Feb 18, 2009

scraping for vigilantism in the political theory jar

Regarding the vigilantism March/April LD resolution, if political theory is a jar of peanut butter, then finding analysis of vigilantism in that jar is like scraping out the last bits at the bottom.

In "Vigilantism and Political Theory," found in Vigilante Politics, Edward Stettner grabs a spatula and digs in. He turns first to the classic social contractarians, more specifically Locke, since Locke has a unique view of the state of nature. Stettner quotes from the Second Treatise, in which Locke claims that, in the state of nature, individuals have the right to pursue justice, having equivalent "executive power" to punish crimes against the laws of nature. However, Locke concedes to the objection that
it is unreasonable for Men to be Judges in their own Cases, that Self-love will make men partial to themselves and to their Friends. And on the other side, that Ill Nature, Passion and Revenge will carry them too far in punishing others. And hence nothing but Confusion and Disorder will follow.
Thus a civil government--some kind of representative scheme with checks on sovereign power--is necessary to enforce the law. Not much room for vigilantism in Locke's view, Stettner argues.

Later on, Stettner attempts to divine a Marxist take on vigilantism. One such position: it's pointless.
Normatively... any attempt to preserve the status quo is of no ethical value, as well as futile. History, for the Marxist, inevitably witnesses the destruction of all established classes until the proletariat is finally triumphant. Any vigilante activity is simply a failure... to accept the inevitable pattern of change...
Combining this with Rosenbaum and Sederberg's observation that vigilantism in inherently conservative, and the Neg can make a Marxist case against its justification.

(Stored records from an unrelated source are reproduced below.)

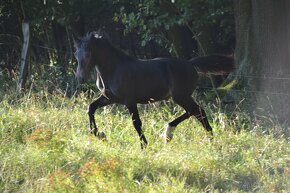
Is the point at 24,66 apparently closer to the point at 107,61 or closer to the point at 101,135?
the point at 107,61

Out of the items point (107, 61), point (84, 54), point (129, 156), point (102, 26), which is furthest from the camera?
point (102, 26)

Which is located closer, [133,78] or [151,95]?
[133,78]

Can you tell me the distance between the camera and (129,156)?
761 cm

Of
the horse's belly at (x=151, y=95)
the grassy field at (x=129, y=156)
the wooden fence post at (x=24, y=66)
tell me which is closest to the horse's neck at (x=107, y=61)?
the horse's belly at (x=151, y=95)

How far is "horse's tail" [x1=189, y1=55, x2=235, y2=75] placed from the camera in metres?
9.68

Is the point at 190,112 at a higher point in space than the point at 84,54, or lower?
lower

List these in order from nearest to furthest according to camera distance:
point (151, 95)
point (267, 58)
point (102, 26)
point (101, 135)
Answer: point (101, 135), point (151, 95), point (267, 58), point (102, 26)

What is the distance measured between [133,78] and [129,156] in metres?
1.72

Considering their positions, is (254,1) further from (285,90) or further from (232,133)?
(232,133)

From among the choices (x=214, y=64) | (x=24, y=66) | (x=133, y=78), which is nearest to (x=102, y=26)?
→ (x=24, y=66)

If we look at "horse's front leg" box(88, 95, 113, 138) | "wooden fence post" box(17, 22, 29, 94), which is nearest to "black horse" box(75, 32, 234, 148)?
"horse's front leg" box(88, 95, 113, 138)

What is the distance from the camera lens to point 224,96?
38.5 ft

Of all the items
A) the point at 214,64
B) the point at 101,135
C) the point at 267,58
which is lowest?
the point at 101,135

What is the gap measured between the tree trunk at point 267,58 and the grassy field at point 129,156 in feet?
3.11
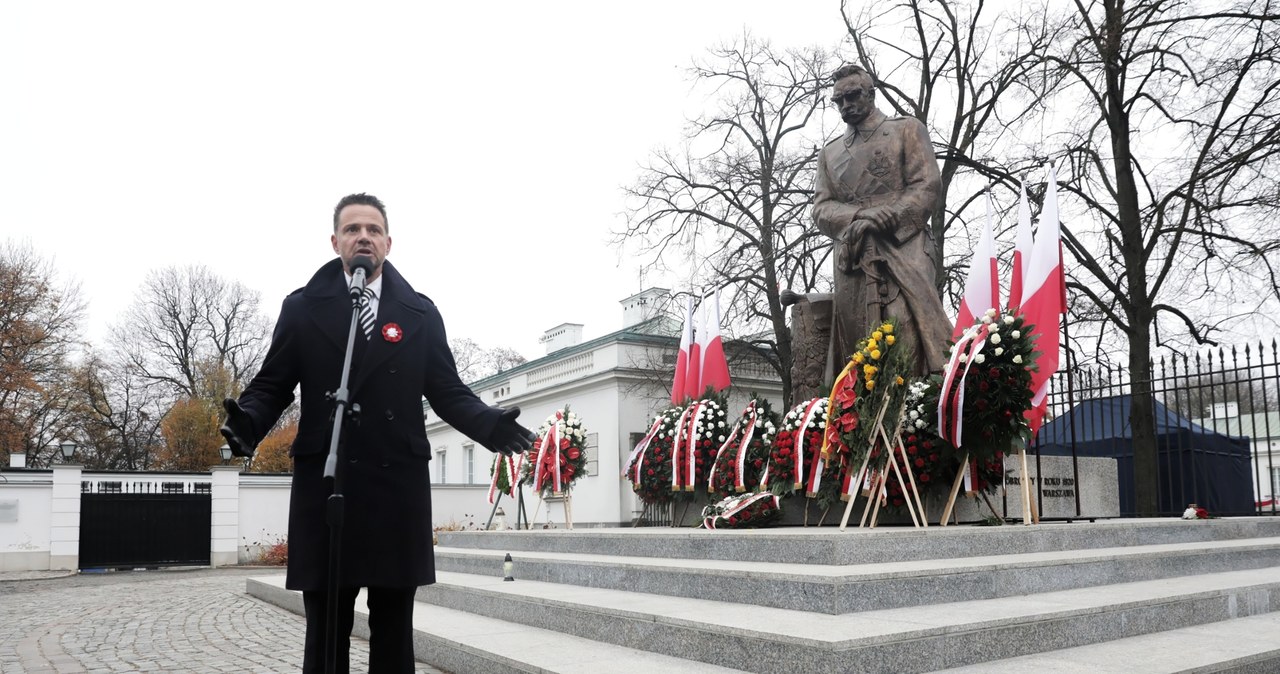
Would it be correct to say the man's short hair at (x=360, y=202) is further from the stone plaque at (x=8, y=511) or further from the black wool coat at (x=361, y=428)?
the stone plaque at (x=8, y=511)

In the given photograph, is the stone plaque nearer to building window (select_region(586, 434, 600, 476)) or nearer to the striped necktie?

Last, Stettner offers a broadside critique of vigilantism from the perspective of general political theory.
Much of political theory is ethically inspired.... [Political theorists] tend to discuss attractive goals such as justice, freedom, equality, which can be shown to have a positive ethical content. Other questions important to the theorist, for example discussions of proper political institutions and arguments why government should or should not be obeyed, are related to the means of achieving those ends. Vigilantism does not posit ends which are attractive. It is hard to argue ethically for self-interest, or for order qua order. Moreover, the means of achieving those ends, secret violence, is not morally attractive either. Vigilantism is clearly a sickness in the view of traditional theory, a perversion of both the means and the ends of politics as it should be.
So we've scraped the jar clean, and come up with salmonella. Good for the Negative, I guess.

3 comments:

ldn00b said...

The problem with a lot of the neg arguments is that thier offence is typically non-unique; they show how vigilanteism leads to loss of rights and disorder, but the same occurs in the negative world since these things occur without the law. Is there any way to get compelling offence that doesn't just turn into a weighing contest based on who causes more anarchy?

Jim Anderson said...

I think the Neg has to do more to highlight the vagaries of the phrase "has failed to enforce the law." Since the situation potentially ranges from very trivial matters (has failed to catch jaywalkers!) to major concerns (has failed to prevent mass murder!), the Neg simply can't let the Aff talk only about the latter. Since there is a government in existence, we cannot presume Aff claims of total anarchy in the Negative world.

Middle School Debater said...

Hi Mr. Jim,
I am fascinated by your accuracy in pinpointing arguments, however, on one of your earlier posts you explained about will to power. I did not get a clear understanding of how this concept connected to the resolution.
Will to power as I understand is the struggle for supremacy of you and your values. Since the vigilante "supposedly" wants justice it is better to fight than to not. Correct me if I'm wrong, please?